Stop treating sine/cosine/round as target intrinsics on x86. #7023

pgavlin · 2016-09-01T13:05:47Z

These intrinsics were supported by JIT32 using the corresponding
x87 instructions. There are a few downsides to doing the same in
RyuJIT, however, because it uses SSE for all other floating-point
math:

The mix of precisions used by the combination of SSE + x87
instructions matches neither the JIT32 nor the RyuJIT/x64
behavior.
Using the x87 instructions is more expensive, as the result of
the instruction may need to be moved via memory to an SSE
register.
The RA would need to be udpated in order to better understand
that each x87 instruction may require a spill temp in order to
retrieve the result.

Issue #7097 tracks investigating a custom calling convention for
the appropriate helper calls if necessasry.

pgavlin · 2016-09-01T13:06:44Z

@dotnet/jit-contrib @CarolEidt @BruceForstall PTAL

CarolEidt · 2016-09-01T15:28:44Z

src/jit/lsra.cpp

@@ -2641,6 +2644,26 @@ regMaskTP LinearScan::getKillSetForNode(GenTree* tree)
            }
            break;

+#ifdef _TARGET_X86_
+        case GT_INTRINSIC:
+            if (compiler->compFloatingPointUsed)

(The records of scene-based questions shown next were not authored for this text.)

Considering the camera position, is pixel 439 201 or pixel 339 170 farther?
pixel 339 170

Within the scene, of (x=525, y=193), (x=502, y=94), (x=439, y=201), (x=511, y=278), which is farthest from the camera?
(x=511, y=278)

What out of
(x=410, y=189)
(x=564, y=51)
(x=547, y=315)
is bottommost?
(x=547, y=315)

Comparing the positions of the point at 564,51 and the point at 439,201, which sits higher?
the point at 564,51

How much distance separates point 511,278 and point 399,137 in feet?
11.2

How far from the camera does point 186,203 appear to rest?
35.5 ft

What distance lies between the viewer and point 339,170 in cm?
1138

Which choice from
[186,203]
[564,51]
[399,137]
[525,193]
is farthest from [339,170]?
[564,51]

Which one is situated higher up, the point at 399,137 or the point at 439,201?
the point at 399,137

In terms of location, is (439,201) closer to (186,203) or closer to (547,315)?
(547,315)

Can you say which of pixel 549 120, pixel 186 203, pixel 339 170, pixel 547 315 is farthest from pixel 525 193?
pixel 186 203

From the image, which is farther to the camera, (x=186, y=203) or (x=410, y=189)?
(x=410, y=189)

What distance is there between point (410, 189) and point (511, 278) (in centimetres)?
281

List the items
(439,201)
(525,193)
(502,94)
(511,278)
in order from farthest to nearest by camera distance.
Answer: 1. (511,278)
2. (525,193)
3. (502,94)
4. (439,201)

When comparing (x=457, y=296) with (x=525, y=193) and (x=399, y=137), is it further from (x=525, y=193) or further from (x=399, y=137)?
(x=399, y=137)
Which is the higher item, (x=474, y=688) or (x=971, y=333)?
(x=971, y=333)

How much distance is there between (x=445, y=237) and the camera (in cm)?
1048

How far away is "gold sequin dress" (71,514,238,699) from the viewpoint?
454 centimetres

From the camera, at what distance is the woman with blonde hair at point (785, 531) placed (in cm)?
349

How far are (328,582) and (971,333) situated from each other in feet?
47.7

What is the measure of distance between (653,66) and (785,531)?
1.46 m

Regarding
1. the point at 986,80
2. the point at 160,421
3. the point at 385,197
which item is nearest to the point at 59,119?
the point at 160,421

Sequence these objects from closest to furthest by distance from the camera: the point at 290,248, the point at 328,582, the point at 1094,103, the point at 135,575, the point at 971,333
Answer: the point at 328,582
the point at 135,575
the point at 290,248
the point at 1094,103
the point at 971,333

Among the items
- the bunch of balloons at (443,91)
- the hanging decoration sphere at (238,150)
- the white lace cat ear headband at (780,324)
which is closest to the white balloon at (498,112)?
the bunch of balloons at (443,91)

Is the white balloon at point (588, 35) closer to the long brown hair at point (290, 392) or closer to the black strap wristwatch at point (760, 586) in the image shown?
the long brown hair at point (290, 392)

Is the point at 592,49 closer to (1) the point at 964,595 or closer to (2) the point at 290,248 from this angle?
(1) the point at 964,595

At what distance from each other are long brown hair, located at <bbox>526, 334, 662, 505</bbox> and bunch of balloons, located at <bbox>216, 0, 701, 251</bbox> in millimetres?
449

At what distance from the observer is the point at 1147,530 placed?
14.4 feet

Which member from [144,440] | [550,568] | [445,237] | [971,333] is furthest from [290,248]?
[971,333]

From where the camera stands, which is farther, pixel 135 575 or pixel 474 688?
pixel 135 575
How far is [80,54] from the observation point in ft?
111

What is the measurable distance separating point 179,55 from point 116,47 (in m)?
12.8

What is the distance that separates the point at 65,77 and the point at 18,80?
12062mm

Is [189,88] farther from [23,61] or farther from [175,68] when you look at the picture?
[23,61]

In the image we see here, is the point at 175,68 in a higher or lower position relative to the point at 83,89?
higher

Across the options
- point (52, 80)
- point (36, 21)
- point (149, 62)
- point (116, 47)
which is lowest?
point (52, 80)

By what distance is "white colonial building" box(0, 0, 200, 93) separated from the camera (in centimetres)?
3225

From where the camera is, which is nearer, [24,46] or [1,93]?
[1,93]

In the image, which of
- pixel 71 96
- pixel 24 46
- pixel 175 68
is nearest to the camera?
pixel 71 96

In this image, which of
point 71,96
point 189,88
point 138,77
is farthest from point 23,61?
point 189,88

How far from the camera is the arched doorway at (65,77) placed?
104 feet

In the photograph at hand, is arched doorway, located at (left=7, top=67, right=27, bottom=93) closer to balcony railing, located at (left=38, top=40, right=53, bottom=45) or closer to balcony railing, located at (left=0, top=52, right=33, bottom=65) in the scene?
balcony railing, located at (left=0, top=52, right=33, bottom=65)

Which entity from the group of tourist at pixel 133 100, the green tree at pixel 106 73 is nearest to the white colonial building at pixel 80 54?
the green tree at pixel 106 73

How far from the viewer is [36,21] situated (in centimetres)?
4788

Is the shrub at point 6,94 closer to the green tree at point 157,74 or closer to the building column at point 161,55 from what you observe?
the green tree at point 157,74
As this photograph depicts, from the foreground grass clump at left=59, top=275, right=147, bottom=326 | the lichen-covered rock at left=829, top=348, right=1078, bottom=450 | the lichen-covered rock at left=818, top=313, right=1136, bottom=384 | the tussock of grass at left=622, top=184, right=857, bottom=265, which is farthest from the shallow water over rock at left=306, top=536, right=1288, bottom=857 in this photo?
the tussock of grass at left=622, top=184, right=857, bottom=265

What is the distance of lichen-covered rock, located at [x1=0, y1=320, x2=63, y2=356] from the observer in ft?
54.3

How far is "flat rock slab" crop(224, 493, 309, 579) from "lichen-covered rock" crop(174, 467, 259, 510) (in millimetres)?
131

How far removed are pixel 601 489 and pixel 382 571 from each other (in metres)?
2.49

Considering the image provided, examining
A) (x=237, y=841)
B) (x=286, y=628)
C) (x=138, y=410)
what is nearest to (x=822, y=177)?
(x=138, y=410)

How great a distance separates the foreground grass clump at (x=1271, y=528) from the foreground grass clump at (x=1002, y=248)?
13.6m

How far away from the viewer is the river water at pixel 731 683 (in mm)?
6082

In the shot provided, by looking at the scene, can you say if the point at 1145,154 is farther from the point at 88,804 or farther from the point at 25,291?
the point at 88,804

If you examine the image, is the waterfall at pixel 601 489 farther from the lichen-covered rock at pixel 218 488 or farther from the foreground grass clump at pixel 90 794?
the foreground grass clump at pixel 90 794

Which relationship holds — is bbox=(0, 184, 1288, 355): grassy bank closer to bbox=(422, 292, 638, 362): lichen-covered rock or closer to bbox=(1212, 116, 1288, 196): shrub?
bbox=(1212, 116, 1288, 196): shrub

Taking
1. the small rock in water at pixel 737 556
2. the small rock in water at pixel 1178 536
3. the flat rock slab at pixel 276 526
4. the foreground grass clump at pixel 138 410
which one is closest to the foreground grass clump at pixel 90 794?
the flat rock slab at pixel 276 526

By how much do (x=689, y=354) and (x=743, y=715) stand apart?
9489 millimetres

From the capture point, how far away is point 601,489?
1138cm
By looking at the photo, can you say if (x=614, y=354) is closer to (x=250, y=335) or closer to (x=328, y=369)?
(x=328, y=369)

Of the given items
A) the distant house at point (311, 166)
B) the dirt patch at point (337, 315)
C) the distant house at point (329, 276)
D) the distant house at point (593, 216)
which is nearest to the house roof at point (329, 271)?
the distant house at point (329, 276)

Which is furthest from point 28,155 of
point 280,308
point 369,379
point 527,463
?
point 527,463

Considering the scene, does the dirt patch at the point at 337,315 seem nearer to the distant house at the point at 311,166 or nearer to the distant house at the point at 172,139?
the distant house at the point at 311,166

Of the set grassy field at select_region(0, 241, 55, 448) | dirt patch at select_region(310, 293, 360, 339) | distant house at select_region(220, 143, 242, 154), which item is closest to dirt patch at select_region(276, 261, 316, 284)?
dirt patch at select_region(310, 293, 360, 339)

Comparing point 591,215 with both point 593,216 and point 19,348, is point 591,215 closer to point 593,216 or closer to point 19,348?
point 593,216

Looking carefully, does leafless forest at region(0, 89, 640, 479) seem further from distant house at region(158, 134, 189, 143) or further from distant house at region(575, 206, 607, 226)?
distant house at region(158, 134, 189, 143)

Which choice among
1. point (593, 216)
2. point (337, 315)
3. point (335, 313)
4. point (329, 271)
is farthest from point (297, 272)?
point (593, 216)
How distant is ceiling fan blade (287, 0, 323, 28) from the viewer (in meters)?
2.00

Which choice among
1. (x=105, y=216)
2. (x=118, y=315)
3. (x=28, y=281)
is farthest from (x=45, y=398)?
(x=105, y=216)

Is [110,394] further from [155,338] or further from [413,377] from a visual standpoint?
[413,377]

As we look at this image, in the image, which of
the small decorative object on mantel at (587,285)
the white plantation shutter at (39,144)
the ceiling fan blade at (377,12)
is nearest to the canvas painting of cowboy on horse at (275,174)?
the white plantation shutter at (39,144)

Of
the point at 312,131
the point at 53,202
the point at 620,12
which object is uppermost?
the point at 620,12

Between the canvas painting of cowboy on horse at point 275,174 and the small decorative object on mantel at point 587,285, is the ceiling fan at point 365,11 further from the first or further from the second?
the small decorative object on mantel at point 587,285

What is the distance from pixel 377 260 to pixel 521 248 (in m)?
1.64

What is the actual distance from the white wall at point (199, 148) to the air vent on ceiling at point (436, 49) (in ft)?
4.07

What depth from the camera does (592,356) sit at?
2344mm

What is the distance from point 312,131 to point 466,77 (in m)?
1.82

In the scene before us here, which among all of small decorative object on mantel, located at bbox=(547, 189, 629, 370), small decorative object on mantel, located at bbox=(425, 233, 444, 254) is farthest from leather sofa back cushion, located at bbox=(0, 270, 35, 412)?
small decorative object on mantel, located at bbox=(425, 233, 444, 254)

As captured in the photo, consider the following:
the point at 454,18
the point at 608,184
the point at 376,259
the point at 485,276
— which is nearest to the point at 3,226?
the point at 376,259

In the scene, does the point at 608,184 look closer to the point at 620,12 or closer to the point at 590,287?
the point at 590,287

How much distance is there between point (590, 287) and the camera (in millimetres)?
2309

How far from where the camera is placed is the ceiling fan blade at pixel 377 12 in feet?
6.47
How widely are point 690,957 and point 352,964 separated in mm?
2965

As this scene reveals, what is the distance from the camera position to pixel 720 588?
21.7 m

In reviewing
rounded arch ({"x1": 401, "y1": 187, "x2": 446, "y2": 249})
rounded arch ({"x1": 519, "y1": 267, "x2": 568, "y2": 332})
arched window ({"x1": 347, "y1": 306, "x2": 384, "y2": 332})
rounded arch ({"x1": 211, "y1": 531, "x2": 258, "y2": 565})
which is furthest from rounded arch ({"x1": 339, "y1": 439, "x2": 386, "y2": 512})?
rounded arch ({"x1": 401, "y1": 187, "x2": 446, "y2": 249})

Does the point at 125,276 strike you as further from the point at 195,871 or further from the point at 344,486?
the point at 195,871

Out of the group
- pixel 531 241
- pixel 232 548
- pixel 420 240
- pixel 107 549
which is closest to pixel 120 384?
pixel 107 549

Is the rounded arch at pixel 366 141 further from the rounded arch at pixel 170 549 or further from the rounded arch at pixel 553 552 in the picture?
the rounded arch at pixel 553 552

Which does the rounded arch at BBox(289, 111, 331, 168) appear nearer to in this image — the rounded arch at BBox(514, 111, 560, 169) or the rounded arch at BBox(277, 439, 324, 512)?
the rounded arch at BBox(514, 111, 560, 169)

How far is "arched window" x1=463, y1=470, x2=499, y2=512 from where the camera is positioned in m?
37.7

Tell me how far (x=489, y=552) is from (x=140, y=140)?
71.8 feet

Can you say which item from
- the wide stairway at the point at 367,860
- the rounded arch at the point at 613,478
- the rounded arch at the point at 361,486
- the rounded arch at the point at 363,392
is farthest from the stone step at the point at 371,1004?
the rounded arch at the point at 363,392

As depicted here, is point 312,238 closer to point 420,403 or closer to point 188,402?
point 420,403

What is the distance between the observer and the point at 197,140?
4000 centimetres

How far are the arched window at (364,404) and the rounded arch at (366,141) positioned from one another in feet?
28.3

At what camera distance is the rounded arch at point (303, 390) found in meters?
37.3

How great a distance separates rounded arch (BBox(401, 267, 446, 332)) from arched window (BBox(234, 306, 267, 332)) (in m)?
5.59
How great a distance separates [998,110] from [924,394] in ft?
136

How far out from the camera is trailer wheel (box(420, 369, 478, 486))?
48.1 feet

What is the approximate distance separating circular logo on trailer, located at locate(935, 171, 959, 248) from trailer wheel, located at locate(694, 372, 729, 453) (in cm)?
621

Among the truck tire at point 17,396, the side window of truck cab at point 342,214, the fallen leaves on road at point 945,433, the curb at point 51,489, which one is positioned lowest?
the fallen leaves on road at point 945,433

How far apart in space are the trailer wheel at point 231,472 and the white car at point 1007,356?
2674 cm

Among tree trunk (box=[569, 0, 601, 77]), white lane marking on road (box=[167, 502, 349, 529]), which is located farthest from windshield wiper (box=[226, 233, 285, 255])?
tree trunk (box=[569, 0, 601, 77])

Minor question - why did you add this check; does it really add value?

This is the same check performed above at line 2603: https://github.com/dotnet/coreclr/pull/7023/files#diff-93fb9832a03a9783e2a415b581fcb45cL2603. I don't think it's necessary, so I'm happy to remove it.

It's your call; I don't feel strongly about it.

CarolEidt · 2016-09-01T15:36:31Z

mikedn · 2016-09-01T16:19:27Z

Wouldn't be better to just do what x64 is doing (helper calls)? What we'll get now is neither the old JIT32 bit behavior (due to the use of SSE in the new JIT32) nor the x64 behavior (due to the use of x87 intrinsics in the new JIT32). Now that both x86 and x64 are using SSE it would be better to use the same transcendental math helpers to avoid precision differences between platforms.

pgavlin · 2016-09-01T16:47:42Z

@mikedn: that's a fair point. Depending on the calling convention for the helpers, we may even get better codegen out of them. @dotnet/jit-contrib thoughts?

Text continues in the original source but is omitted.